--- BEGIN SOURCE EXTRACT ---

In lieu of me deciding to embark on what I called Out Of The Rabbit Hole Project, I do want to talk about is what grief is like.

There. I said it. It was hard for me to even acknowledge this in the first place.

I just want to let everyone know that when someone is grieving the loss of a loved one, or going through trauma in general ( which in turn will cause them to grieve what was lost,) its hard to express it to others due to the fact that it is like trying to explain thirst to someone. I experienced this after my own episode of losing loved ones.

I also want you to know what happens during this process in no particular random order short of my own incessant ramblings……

1. The stages of grief are a myth. You will bounce around all of them at any given time. So, don’t even try and gauge a damn thing. Oh, and the littlest things are going to set you off too.

2. The veil between the living and dead becomes less than paper thin if you are grieving someone who has died. I plan on going more in depth with this one in the future too. You exist in a rabbit hole and learn how to adapt.

3. Material things don’t matter after that. Case in point, I need to get new flooring in a couple of rooms in my house as I type this. I have the money and the time to do it. However, I really don’t care about new floors. New floors won’t improve me or make my life any more meaningful. A person’s fabulous floors are not what you remember about them after they are gone. Perfect floors won’t protect your heart from being shattered into a million pieces.

4. You figure out that a majority of the population walks around kinda oblivious to this life. Then, trauma happens, and it will jerk the breathe out of them. Once it happens, nothing, and I mean nothing is the same ever again. Air and light are even different and you stop taking the little things for granted.

--- END SOURCE EXTRACT ---
--- BEGIN EXTRACTED RECORDS ---

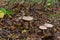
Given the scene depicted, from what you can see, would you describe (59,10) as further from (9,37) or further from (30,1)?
(9,37)

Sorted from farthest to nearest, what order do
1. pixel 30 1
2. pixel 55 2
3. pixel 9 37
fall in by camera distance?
1. pixel 55 2
2. pixel 30 1
3. pixel 9 37

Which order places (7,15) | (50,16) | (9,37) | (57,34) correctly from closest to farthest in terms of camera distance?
(9,37), (57,34), (7,15), (50,16)

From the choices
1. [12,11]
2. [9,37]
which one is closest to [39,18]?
[12,11]

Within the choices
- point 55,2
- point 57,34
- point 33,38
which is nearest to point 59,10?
point 55,2

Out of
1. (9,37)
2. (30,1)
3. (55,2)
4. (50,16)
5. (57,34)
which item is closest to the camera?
(9,37)

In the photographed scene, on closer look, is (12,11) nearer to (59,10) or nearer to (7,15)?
(7,15)

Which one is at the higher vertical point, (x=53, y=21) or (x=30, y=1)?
(x=30, y=1)

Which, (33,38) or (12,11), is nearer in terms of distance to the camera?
(33,38)

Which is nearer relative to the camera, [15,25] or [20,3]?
[15,25]

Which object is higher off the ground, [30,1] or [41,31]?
[30,1]
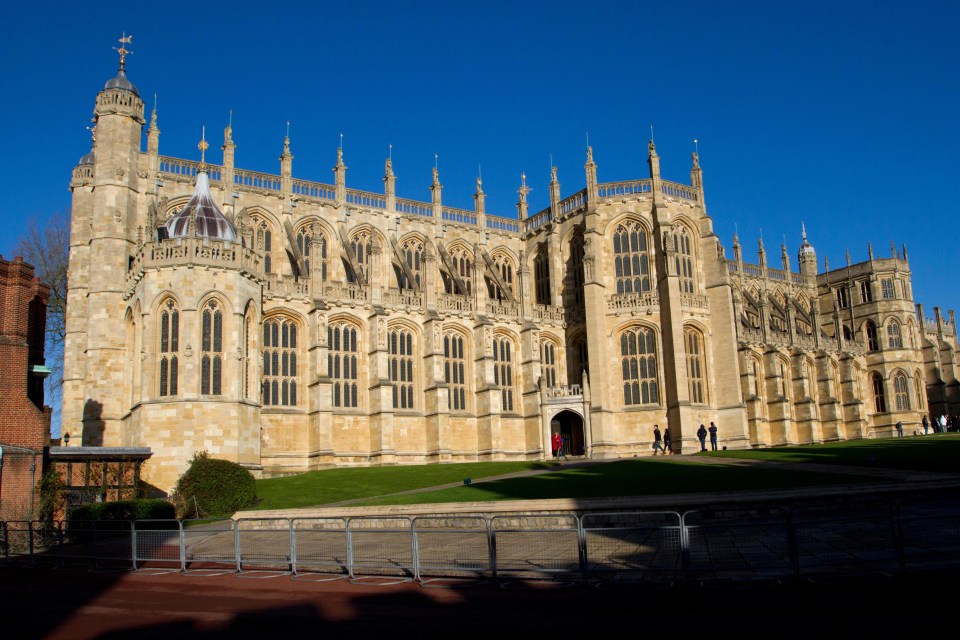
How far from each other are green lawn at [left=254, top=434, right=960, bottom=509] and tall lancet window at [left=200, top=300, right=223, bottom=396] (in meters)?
4.70

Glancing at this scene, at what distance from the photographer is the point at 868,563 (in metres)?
14.3

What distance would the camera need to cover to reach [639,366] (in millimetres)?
49281

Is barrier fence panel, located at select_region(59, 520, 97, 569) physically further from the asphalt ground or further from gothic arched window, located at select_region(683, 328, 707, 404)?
gothic arched window, located at select_region(683, 328, 707, 404)

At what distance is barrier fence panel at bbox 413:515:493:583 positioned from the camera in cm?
1552

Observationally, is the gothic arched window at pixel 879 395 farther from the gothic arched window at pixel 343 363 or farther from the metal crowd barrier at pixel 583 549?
the metal crowd barrier at pixel 583 549

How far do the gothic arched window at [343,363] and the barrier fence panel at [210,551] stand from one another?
20.1 meters

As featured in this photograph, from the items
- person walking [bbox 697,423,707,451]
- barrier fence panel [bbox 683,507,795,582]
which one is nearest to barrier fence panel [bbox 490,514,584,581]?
barrier fence panel [bbox 683,507,795,582]

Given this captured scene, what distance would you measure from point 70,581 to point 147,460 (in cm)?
1716

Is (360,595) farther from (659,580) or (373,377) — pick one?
(373,377)

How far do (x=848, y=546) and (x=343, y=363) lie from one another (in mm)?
32409

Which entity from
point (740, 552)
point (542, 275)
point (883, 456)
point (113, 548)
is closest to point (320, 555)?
point (113, 548)

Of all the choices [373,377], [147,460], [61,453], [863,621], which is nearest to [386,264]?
[373,377]

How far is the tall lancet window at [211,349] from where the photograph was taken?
3566 centimetres

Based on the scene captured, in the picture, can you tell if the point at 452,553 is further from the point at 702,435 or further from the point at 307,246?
the point at 307,246
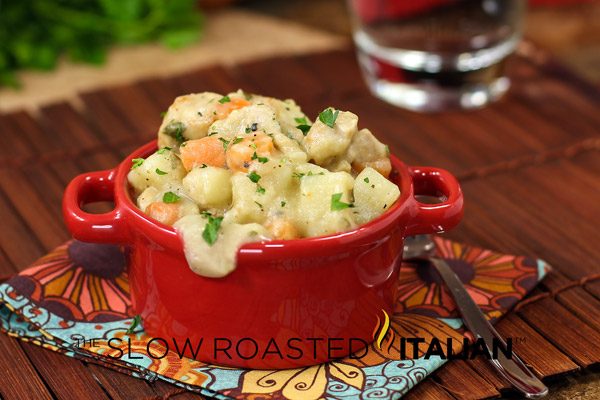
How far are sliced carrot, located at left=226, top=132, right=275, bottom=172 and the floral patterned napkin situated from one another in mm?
313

--- END EXTRACTED RECORDS ---

### WORK TO DO:
a: Print the passage of the grief piece from "There. I said" up to and including "losing loved ones.".
b: For each statement, say yes or no on whether it agrees with the grief piece, and quote the words that decide it. (i) The writer says the stages of grief come in a fixed order. (ii) The writer has the money and the time to put in new flooring. (iii) The writer likens explaining grief to explaining hunger.

### SOLUTIONS:
a:
There. I said it. It was hard for me to even acknowledge this in the first place.

I just want to let everyone know that when someone is grieving the loss of a loved one, or going through trauma in general ( which in turn will cause them to grieve what was lost,) its hard to express it to others due to the fact that it is like trying to explain thirst to someone. I experienced this after my own episode of losing loved ones.

b:
(i) No: "The stages of grief are a myth. You will bounce around all of them at any given time."
(ii) Yes: "I have the money and the time to do it."
(iii) No: "it is like trying to explain thirst to someone."